Your instructions: Please reproduce the items below, substituting "farthest" for every "furthest" and keeping everything else unchanged.

Information provided:
____________

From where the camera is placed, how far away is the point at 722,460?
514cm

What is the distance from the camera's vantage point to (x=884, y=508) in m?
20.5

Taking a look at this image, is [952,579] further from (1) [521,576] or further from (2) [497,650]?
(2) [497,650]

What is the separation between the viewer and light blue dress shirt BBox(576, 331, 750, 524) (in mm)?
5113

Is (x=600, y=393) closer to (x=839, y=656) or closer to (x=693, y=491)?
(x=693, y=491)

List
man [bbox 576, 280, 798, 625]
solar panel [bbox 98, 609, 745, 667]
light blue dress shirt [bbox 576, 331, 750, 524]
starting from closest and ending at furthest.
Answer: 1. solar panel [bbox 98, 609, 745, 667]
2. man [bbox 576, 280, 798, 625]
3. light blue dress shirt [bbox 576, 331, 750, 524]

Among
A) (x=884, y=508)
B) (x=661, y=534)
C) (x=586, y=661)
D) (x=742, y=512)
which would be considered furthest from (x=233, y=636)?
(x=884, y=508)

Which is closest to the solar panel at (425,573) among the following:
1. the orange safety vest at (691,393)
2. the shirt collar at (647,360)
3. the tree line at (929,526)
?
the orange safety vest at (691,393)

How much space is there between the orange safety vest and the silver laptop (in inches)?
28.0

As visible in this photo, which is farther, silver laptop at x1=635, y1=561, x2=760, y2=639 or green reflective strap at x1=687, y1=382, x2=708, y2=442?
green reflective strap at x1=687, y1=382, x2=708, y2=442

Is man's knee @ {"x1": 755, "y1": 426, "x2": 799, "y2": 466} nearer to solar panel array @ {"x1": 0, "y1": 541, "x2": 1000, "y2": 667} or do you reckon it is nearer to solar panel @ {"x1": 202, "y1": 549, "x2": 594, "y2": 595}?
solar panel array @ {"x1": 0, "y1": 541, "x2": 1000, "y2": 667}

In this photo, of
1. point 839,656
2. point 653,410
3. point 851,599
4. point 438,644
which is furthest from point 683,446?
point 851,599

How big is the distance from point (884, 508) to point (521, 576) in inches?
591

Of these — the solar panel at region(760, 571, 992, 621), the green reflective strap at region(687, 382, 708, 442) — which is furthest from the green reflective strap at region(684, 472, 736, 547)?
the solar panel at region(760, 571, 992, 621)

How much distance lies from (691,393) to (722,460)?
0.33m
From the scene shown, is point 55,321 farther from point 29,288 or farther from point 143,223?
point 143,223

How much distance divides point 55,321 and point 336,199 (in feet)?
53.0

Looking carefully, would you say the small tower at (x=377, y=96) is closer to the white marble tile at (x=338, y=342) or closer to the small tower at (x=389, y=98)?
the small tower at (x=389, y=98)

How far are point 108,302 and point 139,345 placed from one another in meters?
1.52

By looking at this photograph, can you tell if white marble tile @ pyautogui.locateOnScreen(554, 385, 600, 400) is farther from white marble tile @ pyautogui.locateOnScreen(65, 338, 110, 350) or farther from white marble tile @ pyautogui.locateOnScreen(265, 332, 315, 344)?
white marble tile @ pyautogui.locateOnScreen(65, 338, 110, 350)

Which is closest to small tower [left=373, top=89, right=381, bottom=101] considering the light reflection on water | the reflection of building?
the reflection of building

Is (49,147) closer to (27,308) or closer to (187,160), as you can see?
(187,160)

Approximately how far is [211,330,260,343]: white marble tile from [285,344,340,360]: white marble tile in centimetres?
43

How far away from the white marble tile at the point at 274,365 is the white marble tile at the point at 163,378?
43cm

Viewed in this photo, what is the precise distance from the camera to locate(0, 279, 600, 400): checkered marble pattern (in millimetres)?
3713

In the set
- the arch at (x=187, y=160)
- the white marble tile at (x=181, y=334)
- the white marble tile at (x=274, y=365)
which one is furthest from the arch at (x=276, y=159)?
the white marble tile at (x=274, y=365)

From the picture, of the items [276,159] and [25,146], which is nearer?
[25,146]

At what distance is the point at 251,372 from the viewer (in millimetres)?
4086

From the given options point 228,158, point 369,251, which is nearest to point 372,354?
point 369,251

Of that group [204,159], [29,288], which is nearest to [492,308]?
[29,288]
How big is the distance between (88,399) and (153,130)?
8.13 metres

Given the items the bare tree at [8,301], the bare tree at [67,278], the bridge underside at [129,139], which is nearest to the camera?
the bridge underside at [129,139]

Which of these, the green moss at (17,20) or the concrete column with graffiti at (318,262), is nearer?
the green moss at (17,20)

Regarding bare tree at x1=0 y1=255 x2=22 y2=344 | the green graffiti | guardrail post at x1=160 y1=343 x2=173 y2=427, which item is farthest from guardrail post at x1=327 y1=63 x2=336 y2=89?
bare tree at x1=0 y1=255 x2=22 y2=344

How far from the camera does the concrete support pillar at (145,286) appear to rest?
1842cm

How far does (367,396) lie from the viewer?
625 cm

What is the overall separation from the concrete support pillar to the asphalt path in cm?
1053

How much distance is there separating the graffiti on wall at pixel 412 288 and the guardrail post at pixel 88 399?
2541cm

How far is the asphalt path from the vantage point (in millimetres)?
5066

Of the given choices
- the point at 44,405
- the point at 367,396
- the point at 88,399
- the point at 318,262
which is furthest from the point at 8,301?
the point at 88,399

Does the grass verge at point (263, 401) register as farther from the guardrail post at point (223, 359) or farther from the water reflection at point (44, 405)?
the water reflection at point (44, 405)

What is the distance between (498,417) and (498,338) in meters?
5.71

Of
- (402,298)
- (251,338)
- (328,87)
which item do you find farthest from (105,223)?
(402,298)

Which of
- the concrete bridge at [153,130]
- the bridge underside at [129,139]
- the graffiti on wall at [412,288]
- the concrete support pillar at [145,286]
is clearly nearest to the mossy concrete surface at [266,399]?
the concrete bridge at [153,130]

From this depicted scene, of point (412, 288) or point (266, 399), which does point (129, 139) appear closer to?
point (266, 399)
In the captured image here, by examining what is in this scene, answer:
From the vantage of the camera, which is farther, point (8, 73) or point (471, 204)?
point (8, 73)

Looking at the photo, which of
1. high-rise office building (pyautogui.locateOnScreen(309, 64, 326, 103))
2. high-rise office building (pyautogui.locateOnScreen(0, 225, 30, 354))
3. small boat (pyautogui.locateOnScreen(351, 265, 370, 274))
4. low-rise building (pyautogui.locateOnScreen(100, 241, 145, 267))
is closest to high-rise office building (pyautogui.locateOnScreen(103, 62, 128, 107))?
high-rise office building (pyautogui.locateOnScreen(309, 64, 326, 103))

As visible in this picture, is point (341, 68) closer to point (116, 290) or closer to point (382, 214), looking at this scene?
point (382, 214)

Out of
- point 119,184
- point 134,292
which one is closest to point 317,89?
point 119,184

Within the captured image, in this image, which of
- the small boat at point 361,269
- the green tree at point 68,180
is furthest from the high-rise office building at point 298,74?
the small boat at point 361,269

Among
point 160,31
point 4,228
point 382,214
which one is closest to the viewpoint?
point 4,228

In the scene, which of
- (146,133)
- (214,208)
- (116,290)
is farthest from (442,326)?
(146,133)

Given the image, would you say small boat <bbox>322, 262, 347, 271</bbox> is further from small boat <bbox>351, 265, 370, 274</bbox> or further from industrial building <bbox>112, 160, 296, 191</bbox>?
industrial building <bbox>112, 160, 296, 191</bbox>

____________

Problem solution:
From where the camera is placed, how far away is the point at 722,460?
514cm

What is the distance from the camera's vantage point to (x=884, y=508) in m?
20.5

Taking a look at this image, is [952,579] further from (1) [521,576] or further from (2) [497,650]?
(2) [497,650]

What is the separation between the viewer and light blue dress shirt BBox(576, 331, 750, 524) (in mm)?
5113

Is (x=600, y=393) closer to (x=839, y=656) or closer to (x=693, y=491)?
(x=693, y=491)

List
man [bbox 576, 280, 798, 625]
solar panel [bbox 98, 609, 745, 667]
light blue dress shirt [bbox 576, 331, 750, 524]
starting from closest and ending at farthest.
Answer: 1. solar panel [bbox 98, 609, 745, 667]
2. man [bbox 576, 280, 798, 625]
3. light blue dress shirt [bbox 576, 331, 750, 524]

Among
A) (x=884, y=508)
B) (x=661, y=534)
C) (x=586, y=661)
D) (x=742, y=512)
which would be considered farthest from (x=233, y=636)?
(x=884, y=508)

Which is closest to the solar panel at (425,573) among the following:
1. the orange safety vest at (691,393)
2. the shirt collar at (647,360)
3. the tree line at (929,526)
?
the orange safety vest at (691,393)

How much space is there between the orange safety vest and the silver laptop (in inches)?
28.0

As visible in this photo, which is farther, silver laptop at x1=635, y1=561, x2=760, y2=639 or green reflective strap at x1=687, y1=382, x2=708, y2=442?
green reflective strap at x1=687, y1=382, x2=708, y2=442

Is man's knee @ {"x1": 755, "y1": 426, "x2": 799, "y2": 466} nearer to solar panel array @ {"x1": 0, "y1": 541, "x2": 1000, "y2": 667} or do you reckon it is nearer to solar panel @ {"x1": 202, "y1": 549, "x2": 594, "y2": 595}?
solar panel array @ {"x1": 0, "y1": 541, "x2": 1000, "y2": 667}

In this photo, of
1. point 839,656
2. point 653,410
3. point 851,599
4. point 438,644
which is farthest from point 683,446?
point 851,599

How big is the distance from point (884, 508) to point (521, 576) in inches?
591

Of these — the solar panel at region(760, 571, 992, 621), the green reflective strap at region(687, 382, 708, 442) — which is farthest from the green reflective strap at region(684, 472, 736, 547)?
the solar panel at region(760, 571, 992, 621)

How much distance lies from (691,393) to (722,460)?
0.33m
From the scene shown, is point 55,321 farther from point 29,288 or farther from point 143,223?
point 143,223

How much distance divides point 55,321 and point 336,199 (in feet)?
53.0

Looking carefully, would you say the small tower at (x=377, y=96) is closer to the white marble tile at (x=338, y=342) or closer to the small tower at (x=389, y=98)?
the small tower at (x=389, y=98)

How far are point 108,302 and point 139,345 placed from one another in meters?
1.52

By looking at this photograph, can you tell if white marble tile @ pyautogui.locateOnScreen(554, 385, 600, 400) is farther from white marble tile @ pyautogui.locateOnScreen(65, 338, 110, 350) or farther from white marble tile @ pyautogui.locateOnScreen(265, 332, 315, 344)?
white marble tile @ pyautogui.locateOnScreen(65, 338, 110, 350)

Which is closest to small tower [left=373, top=89, right=381, bottom=101] considering the light reflection on water | the reflection of building?
the reflection of building

Is (49,147) closer to (27,308) or closer to (187,160), as you can see?
(187,160)

Approximately how far is [211,330,260,343]: white marble tile from [285,344,340,360]: white marble tile in centimetres?
43

How far away from the white marble tile at the point at 274,365 is the white marble tile at the point at 163,378?
43cm

Viewed in this photo, what is the precise distance from the camera to locate(0, 279, 600, 400): checkered marble pattern (in millimetres)?
3713

In the set
- the arch at (x=187, y=160)
- the white marble tile at (x=181, y=334)
- the white marble tile at (x=274, y=365)
which one is farthest from the arch at (x=276, y=159)?
the white marble tile at (x=274, y=365)

From the picture, of the items [276,159] and [25,146], which is nearer?
[25,146]

At what distance is the point at 251,372 from the viewer (in millimetres)?
4086

From the given options point 228,158, point 369,251, which is nearest to point 372,354?
point 369,251

Of that group [204,159], [29,288], which is nearest to [492,308]?
[29,288]
How big is the distance between (88,399) and (153,130)?
8.13 metres

Given the items the bare tree at [8,301], the bare tree at [67,278], the bridge underside at [129,139], which is nearest to the camera?
the bridge underside at [129,139]

Which of these, the green moss at (17,20) or the concrete column with graffiti at (318,262), is nearer?
the green moss at (17,20)

Regarding bare tree at x1=0 y1=255 x2=22 y2=344 | the green graffiti | guardrail post at x1=160 y1=343 x2=173 y2=427, which item is farthest from guardrail post at x1=327 y1=63 x2=336 y2=89?
bare tree at x1=0 y1=255 x2=22 y2=344

How far from the camera does the concrete support pillar at (145,286) appear to rest?
1842cm

How far does (367,396) lie from the viewer?
625 cm

What is the overall separation from the concrete support pillar to the asphalt path in cm?
1053

How much distance is there separating the graffiti on wall at pixel 412 288 and the guardrail post at pixel 88 399?
2541cm

How far is the asphalt path from the vantage point (in millimetres)?
5066

Of the given choices
- the point at 44,405
- the point at 367,396
- the point at 88,399
- the point at 318,262
which is farthest from the point at 8,301?
the point at 88,399

Does the grass verge at point (263, 401) register as farther from the guardrail post at point (223, 359) or farther from the water reflection at point (44, 405)?
the water reflection at point (44, 405)

What is the distance between (498,417) and (498,338) in meters?
5.71

Of
- (402,298)
- (251,338)
- (328,87)
which item do you find farthest from (105,223)?
(402,298)

Which of
- the concrete bridge at [153,130]
- the bridge underside at [129,139]
- the graffiti on wall at [412,288]
- the concrete support pillar at [145,286]
is clearly nearest to the mossy concrete surface at [266,399]?
the concrete bridge at [153,130]

From this depicted scene, of point (412, 288) or point (266, 399), which does point (129, 139) appear closer to?
point (266, 399)
In the captured image here, by examining what is in this scene, answer:
From the vantage of the camera, which is farther, point (8, 73) or point (471, 204)?
point (8, 73)

Looking at the photo, which of
1. high-rise office building (pyautogui.locateOnScreen(309, 64, 326, 103))
2. high-rise office building (pyautogui.locateOnScreen(0, 225, 30, 354))
3. small boat (pyautogui.locateOnScreen(351, 265, 370, 274))
4. low-rise building (pyautogui.locateOnScreen(100, 241, 145, 267))
is closest to high-rise office building (pyautogui.locateOnScreen(103, 62, 128, 107))?
high-rise office building (pyautogui.locateOnScreen(309, 64, 326, 103))

As visible in this picture, is point (341, 68) closer to point (116, 290) or closer to point (382, 214), looking at this scene?
point (382, 214)

Out of
- point 119,184
- point 134,292
which one is closest to point 317,89?
point 119,184

Within the captured image, in this image, which of
- the small boat at point 361,269
- the green tree at point 68,180
is farthest from the high-rise office building at point 298,74?
the small boat at point 361,269

Among
point 160,31
point 4,228
point 382,214
which one is closest to the viewpoint?
point 4,228

In the scene, which of
- (146,133)
- (214,208)
- (116,290)
is farthest from (442,326)?
(146,133)

Given the image, would you say small boat <bbox>322, 262, 347, 271</bbox> is further from small boat <bbox>351, 265, 370, 274</bbox> or further from industrial building <bbox>112, 160, 296, 191</bbox>?
industrial building <bbox>112, 160, 296, 191</bbox>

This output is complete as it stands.